Should I include digital assets (social media accounts, online content etc.) in my will?+
Yes, you can appoint a person in your will to deal with your digital assets and you can of course leave these assets to someone in your will. The account details can be kept confidentially with your will for safekeeping.
Can I change my will?+
Yes. You can change your will as often as you wish. A will is not effective until death and therefore you can amend it as often as you wish. You should always review your will regularly, at a minimum of every two to three years.
How do I get a copy of a will?+
A will is not a document of public record until a Grant of Probate is granted. Once a grant has issued anyone can contact the Probate Office and take up a copy of the will.
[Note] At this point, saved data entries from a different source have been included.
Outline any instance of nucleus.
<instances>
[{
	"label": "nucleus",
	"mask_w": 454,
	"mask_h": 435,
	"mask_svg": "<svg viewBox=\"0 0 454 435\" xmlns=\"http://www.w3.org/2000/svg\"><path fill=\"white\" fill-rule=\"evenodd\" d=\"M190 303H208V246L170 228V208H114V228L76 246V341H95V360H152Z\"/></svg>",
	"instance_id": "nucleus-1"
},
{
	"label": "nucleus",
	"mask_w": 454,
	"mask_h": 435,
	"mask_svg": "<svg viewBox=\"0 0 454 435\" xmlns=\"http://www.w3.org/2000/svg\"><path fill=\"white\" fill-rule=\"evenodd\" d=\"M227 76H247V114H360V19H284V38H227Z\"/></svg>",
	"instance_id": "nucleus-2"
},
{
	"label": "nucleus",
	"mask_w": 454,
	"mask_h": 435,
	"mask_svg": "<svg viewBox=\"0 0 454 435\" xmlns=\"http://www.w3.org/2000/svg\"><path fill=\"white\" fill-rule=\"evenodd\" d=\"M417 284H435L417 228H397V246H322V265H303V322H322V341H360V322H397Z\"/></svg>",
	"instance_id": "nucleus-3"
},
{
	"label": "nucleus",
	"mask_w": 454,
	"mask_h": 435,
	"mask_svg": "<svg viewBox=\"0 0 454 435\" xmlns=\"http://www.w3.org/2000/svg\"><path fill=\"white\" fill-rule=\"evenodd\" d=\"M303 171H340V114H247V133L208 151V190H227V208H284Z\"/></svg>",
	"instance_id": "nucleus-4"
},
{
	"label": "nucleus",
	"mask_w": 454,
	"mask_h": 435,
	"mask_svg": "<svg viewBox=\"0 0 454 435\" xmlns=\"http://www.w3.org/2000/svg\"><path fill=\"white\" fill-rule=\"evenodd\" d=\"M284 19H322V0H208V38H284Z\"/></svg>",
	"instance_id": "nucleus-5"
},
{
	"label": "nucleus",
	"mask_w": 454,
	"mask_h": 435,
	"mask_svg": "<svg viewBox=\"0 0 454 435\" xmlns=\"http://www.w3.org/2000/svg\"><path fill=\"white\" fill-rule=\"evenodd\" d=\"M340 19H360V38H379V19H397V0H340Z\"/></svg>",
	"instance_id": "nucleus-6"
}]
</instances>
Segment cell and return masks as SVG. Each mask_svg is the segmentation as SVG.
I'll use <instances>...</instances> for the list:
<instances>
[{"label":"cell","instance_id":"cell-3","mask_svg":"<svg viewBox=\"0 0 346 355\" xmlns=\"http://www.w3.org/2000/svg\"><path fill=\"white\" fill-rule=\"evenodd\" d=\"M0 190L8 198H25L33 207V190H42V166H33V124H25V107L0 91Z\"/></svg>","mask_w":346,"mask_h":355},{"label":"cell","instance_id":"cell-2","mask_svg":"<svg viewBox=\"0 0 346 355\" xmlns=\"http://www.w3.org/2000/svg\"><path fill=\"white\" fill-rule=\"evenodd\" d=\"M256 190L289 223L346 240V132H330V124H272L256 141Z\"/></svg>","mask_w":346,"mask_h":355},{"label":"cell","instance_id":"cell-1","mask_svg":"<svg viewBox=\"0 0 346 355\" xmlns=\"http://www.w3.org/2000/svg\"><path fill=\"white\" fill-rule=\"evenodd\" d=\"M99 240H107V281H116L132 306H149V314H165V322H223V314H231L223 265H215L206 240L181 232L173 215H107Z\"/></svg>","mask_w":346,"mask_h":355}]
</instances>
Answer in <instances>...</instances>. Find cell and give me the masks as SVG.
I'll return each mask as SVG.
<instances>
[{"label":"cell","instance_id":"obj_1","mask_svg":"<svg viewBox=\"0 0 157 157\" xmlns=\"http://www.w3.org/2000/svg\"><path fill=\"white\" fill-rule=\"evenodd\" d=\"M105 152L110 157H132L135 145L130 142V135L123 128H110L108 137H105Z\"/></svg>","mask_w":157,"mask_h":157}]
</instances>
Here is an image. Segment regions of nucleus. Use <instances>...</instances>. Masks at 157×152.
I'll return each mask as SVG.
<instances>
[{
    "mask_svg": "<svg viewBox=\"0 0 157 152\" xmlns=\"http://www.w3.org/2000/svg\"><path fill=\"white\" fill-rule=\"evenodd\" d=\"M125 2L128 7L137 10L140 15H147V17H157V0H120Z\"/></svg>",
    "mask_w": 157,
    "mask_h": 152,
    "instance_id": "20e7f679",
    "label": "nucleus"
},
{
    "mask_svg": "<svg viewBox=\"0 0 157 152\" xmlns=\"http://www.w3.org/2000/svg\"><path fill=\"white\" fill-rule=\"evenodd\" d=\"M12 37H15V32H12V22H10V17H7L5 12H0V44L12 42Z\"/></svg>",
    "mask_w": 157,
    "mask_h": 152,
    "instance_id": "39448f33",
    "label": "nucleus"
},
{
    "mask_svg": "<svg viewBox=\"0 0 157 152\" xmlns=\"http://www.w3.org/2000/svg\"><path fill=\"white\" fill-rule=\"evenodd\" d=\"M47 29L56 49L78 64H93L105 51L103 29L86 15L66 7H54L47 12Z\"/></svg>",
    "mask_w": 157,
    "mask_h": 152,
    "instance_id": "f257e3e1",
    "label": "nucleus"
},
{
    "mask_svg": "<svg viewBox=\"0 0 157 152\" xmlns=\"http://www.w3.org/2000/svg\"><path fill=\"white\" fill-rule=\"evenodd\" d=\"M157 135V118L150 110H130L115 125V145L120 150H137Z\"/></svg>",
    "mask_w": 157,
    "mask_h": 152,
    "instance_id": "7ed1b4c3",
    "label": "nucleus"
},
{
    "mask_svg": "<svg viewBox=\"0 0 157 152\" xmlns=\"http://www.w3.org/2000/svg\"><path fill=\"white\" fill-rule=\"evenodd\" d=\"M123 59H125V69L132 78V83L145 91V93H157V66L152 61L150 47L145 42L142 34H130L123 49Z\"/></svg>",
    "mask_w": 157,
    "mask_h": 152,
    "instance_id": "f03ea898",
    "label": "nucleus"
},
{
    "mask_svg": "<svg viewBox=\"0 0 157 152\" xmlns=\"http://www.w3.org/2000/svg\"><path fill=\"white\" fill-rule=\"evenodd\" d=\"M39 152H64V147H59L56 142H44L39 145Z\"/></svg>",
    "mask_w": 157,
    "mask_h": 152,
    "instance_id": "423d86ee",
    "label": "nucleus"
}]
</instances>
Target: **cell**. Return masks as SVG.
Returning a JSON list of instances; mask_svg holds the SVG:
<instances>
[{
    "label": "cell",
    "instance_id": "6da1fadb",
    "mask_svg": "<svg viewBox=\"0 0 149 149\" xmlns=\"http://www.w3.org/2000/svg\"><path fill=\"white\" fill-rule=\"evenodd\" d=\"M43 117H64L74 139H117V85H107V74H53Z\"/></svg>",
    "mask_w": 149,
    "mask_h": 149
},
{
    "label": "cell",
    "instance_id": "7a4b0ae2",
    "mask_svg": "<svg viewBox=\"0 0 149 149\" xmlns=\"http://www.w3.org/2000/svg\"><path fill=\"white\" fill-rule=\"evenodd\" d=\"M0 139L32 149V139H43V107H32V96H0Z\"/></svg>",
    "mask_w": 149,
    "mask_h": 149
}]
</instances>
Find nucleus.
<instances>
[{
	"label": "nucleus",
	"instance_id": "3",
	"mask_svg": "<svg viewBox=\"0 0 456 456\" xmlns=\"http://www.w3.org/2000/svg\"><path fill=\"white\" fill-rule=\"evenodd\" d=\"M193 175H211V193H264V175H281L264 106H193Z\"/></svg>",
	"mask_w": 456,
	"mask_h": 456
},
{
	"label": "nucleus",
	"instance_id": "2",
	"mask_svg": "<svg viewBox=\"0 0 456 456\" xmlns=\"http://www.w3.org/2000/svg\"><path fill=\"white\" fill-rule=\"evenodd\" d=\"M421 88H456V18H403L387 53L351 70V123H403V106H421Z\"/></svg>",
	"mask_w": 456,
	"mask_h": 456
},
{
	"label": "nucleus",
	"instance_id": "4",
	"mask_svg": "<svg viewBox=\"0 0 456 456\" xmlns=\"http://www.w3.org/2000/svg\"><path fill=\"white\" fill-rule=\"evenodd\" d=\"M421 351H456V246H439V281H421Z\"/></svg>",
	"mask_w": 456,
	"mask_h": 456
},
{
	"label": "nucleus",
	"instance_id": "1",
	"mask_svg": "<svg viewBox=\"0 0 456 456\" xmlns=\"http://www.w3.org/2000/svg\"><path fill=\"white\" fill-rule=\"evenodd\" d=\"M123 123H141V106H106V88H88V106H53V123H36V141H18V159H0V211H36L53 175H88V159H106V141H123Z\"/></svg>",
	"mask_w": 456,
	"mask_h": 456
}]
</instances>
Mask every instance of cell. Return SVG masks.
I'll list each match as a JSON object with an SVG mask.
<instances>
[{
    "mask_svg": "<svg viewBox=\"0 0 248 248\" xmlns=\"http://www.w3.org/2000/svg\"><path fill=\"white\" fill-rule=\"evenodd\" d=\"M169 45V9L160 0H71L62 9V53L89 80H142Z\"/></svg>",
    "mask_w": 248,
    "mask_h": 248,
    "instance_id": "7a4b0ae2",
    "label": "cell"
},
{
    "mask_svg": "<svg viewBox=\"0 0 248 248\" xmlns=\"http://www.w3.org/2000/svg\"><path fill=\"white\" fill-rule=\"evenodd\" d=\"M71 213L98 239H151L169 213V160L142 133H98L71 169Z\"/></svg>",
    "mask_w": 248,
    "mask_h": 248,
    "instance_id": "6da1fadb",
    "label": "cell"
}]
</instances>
How will my family know where my will is kept?+
It is not advisable to reveal the contents of your will as you may wish to change it at a later stage. It is however very important to tell your executors where your will is kept. We will provide you with an Executor Notification card which you can give to your executors if you wish. In addition, we will provide you with a will card which you can keep in your wallet advising where your will is kept.
Is it necessary to have a formal will reading?+
No. There is no requirement for a formal will reading. The executor is the person entitled to see the will once a person has passed away. The executor usually distributes an extract or copy of the will to all beneficiaries. Most executors prefer to give copies of the will to family rather than having a formal will reading.
How much does it cost to make a will?+
The standard cost to make a will is €150 plus VAT. The majority of wills fall into this category. This is money well spent for the peace of mind that having a comprehensive and detailed will gives you.
How do I make sure my will is not contested?+
The best way to prevent a contest to your will is to make sure you have your will drafted and executed with an experienced solicitor. This will ensure that any potential areas of conflict or risk are dealt with and your wishes as set out in your will are protected.